The UK publics’ expectations for inflation over the next year jumped to 3.3% in May, the highest level in almost 2yrs, reveals the Bank of England/NOP Inflation Attitudes Survey – May 2010
Asked to give the current rate of inflation, respondents gave a median answer of 3.6%, compared with 3.3% in February 2010.
Median expectations of the rate of inflation over the coming year were 3.3%, compared with 2.5% in February (the last time it was 3.3% or higher was in August 2008 when it was 4.4%).
By a margin of 56% to 11%, survey respondents believed that the economy would end up weaker rather than stronger if prices started to rise faster, compared with 60% to 9% in February.
56% of respondents thought the inflation target was ‘about right’, a slightly higher proportion than in recent quarters, while 17% said the target was ‘too high’ and 15% said it was ‘too low’.
34% of respondents thought that interest rates had fallen over the past 12 months, compared with 41% in February, while 23% of respondents said that interest rates had risen over the past 12 months, the same as in February.
When asked about the future path of interest rates, 52% of respondents expected rates to rise over the next 12 months, compared with 54% in February, and 6% of respondents expected interest rates to fall over the next 12 months, similar to the last couple of quarters.
Asked what would be ‘best for the economy’ – higher interest rates, lower interest rates or no change in interest rates – the picture was broadly unchanged from recent quarters: 25% of respondents thought interest rates should ‘go up’, 15% of respondents thought that interest rates should ‘go down’, and 37% thought interest rates should ’stay where they are’.
When asked what would be ‘best for you personally’, 25% of respondents said interest rates should ‘go up’, compared with 28% in February, while 26% of respondents said it would be better for them if interest rates were to ‘go down’, compared with 25% in February.
When asked how strongly respondents agreed or disagreed that a rise in interest rates would make prices rise more slowly in the short term, the net response was +15% in February 2010, compared with +14% in February 2009.
When asked how strongly respondents agreed or disagreed that a rise in interest rates would make prices rise more slowly in the medium term, the net response was +24%, compared with +26% in February 2009.
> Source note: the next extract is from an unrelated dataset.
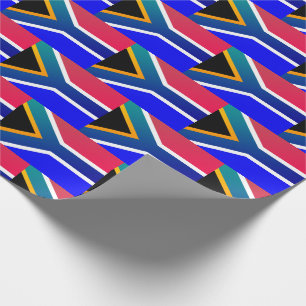 Patriotic SÜDAFRIKA Flag LILA TINT Geschenkpapier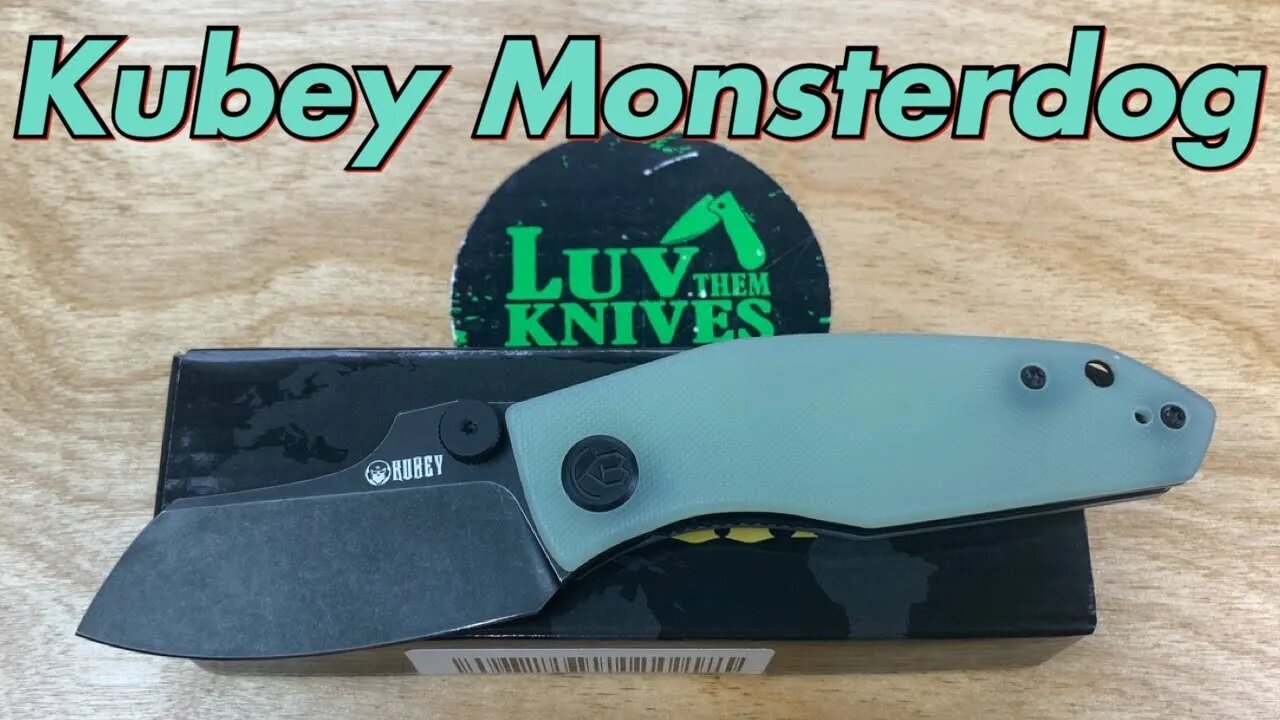 Kubey KU337 Monsterdog G10 version / includes disassembly / compact heavy built EDC !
When asked in February if a choice had to be made either to raise interest rates to try and keep inflation down, or to keep interest rates lower and allow prices to rise faster, 66% of respondents said interest rates should rise, while 17% said prices should be allowed to rise. These compared with 66% and 13% in February 2009.
Respondents were asked to assess the way the Bank of England is ‘doing its job to set interest rates to control inflation’. The net satisfaction index – the proportion satisfied minus the proportion dissatisfied – was +29%, compared with +28% in February.